# Zaycon foods



## terri9630 (Mar 12, 2012)

Has anyone bought from them before? There isn't a distribution site within 4 hrs of me so I'd like some info before trying them.
Https://www.zayconfoods.com/


----------



## debbiekatiesmom (Feb 24, 2009)

i have bought ham, bacon, ground beef, chicken breasts from them. all of it has been very good quality and very decent prices. you MUST be able to pick it up when they say and occasionally they get off their schedule by a bit, so make sure they have a current number they can reach you by. the last 2 times they were delivering to tulsa i was not able to place an order because i couldn't make the delivery time that was scheduled. sometimes it is 8 in the morning and sometimes it may be an evening. 
if you refer some people and those people place orders then you can get credit towards your next order. right now they are also having a give-a-way
here is a link (I hope): 
https://www.zayconfoods.com/bag-of-cash

and another link:
http://preparednesspro.com/?s=zaycon
the woman that runs this site was on Doomsday Preppers and she is how i heard about Zaycon.


----------



## terri9630 (Mar 12, 2012)

Thanks. Thats where I heard about it. There is something similar here but it is only for veggies. Theres no grass out here and hay is to expensive so we don't raise our own beef anymore and its so expensive now. It would be nice to get a cheaper bulk price.


----------



## shannsmom (Jul 28, 2009)

I have used them several times and have been VERY pleased. The pickup has taken about two minutes each time and the people are so pleasant, I look forward to it. And, more importantly, the meat is high quality and nicely priced. The ground beef is a whole different thing than what we had been getting at the stores, it is wonderful! We also have gotten chicken breasts, chicken strips and the buffalo wings, all good. I am signing up now for some kielbasa, hotdogs, etc and waiting for them to open up a bacon event. I can't say enough good things about Zaycon and recommend them to everyone I know!
######
(PROMPT A): In the Zaycon Foods thread, about how long did shannsmom say each pickup has taken?
(PROMPT B): Write the next part of the Zaycon Foods forum thread, picking up after its last post.

(SOURCE MATERIAL):
######
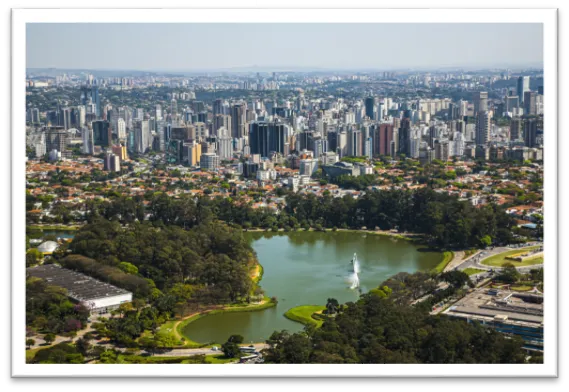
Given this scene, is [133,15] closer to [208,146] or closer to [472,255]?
######
(EXERCISE ANSWER A): About two minutes each time.

(EXERCISE ANSWER B):
----------



## unregistered29228 (Jan 9, 2008)

They look like something I'd be interested in. It looks like you have to register with the website to find out where they will be local to you. Do the prices show after you've registered?

I thought this was something like Horizon Meats at first, but the items aren't individually vac sealed and frozen.


----------



## cnichols (Jan 5, 2010)

I might be interested in registering. However, before I do, Terri, if you have already registered, PM your referral link because I would like to give you credit if I do place an order. Since you're the one who mentioned it 

Carol


----------



## terri9630 (Mar 12, 2012)

cnichols said:


> I might be interested in registering. However, before I do, Terri, if you have already registered, PM your referral link because I would like to give you credit if I do place an order. Since you're the one who mentioned it
> 
> Carol



Well thank you. I'll go look it up. Yes the prices show when you register. The boneless, skinless chicken breasts were less than $2 a pound. Unheard of around here.


----------



## hillbillygal (Jan 16, 2008)

I signed up and registered for the places nearby but none have enough yet.


----------



## terri9630 (Mar 12, 2012)

https://www.zayconfoods.com/refer/zf210137

I think that is it. The chicken seems to sell out fast. I'm going to call my Doctor and see if she will see if some people at her church are interested. If we can get enough people sharing the gas bill to make the 8hr round trip it might be worth it.


----------



## Trixters_muse (Jan 29, 2008)

Thank you for this info, there is an in event in April (chicken) and May (hot dogs, beef, sausage and ribs) just a little over a mile away from me  Most everything is under $3 a pound according to the price I see, chicken is less than $2 a pound and this is all hormone and antibiotic free, not frozen.


----------



## unregistered29228 (Jan 9, 2008)

I just registered and see that they deliver in our little town, and also in five towns within an hour of us. Unfortunately the chicken breasts are sold out in every location. Has anyone tried the hot dogs and kielbasa?


----------



## terri9630 (Mar 12, 2012)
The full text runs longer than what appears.